[Image-based spatial reasoning data]
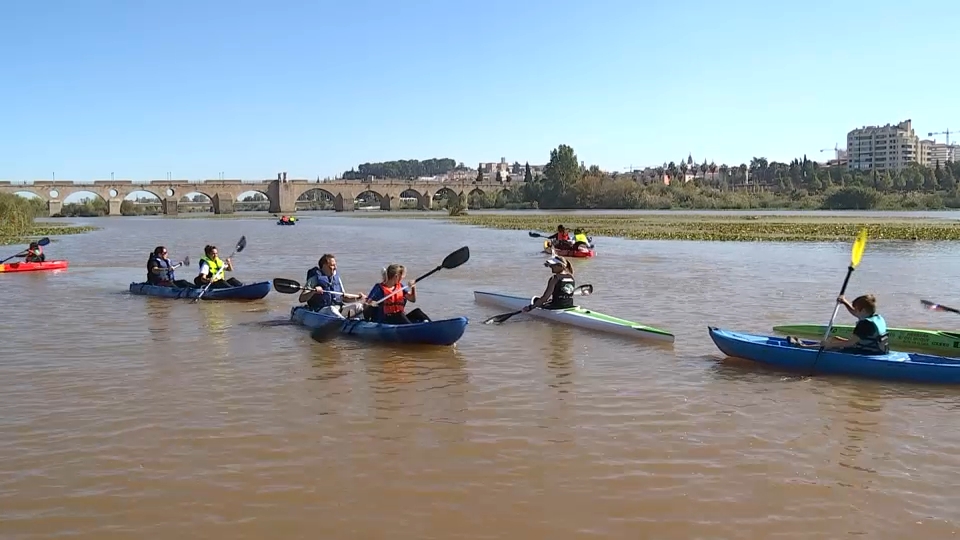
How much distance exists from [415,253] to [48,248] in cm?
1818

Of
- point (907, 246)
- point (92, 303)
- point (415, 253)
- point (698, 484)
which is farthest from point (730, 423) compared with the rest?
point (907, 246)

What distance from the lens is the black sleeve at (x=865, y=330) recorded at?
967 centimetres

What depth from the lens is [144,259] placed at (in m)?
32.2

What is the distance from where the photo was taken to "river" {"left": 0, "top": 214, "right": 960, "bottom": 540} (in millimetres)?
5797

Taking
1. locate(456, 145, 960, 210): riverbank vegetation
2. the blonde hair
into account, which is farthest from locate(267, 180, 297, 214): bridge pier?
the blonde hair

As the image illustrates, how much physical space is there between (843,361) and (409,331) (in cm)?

Exercise prompt
Please write out all the entries above word for word, leaving out the pictures.

Result of this exercise
How much distance exists from [415,253] to [48,248] in cm?
1818

Of
- point (907, 246)
- point (92, 303)
- point (415, 253)
- point (698, 484)
which is farthest from point (730, 423) compared with the rest?
point (907, 246)

What distance from the lens is the black sleeve at (x=865, y=330) recorded at?
967 centimetres

What depth from the lens is [144,259] placed at (in m)?
32.2

What is the distance from where the photo was taken to "river" {"left": 0, "top": 214, "right": 960, "bottom": 540} (in millimetres)?
5797

Taking
1. locate(456, 145, 960, 210): riverbank vegetation
2. the blonde hair
into account, which is farthest from locate(267, 180, 297, 214): bridge pier?
the blonde hair

As the image illustrates, how much physical space is there between (843,361) and (409,331) (in cm)?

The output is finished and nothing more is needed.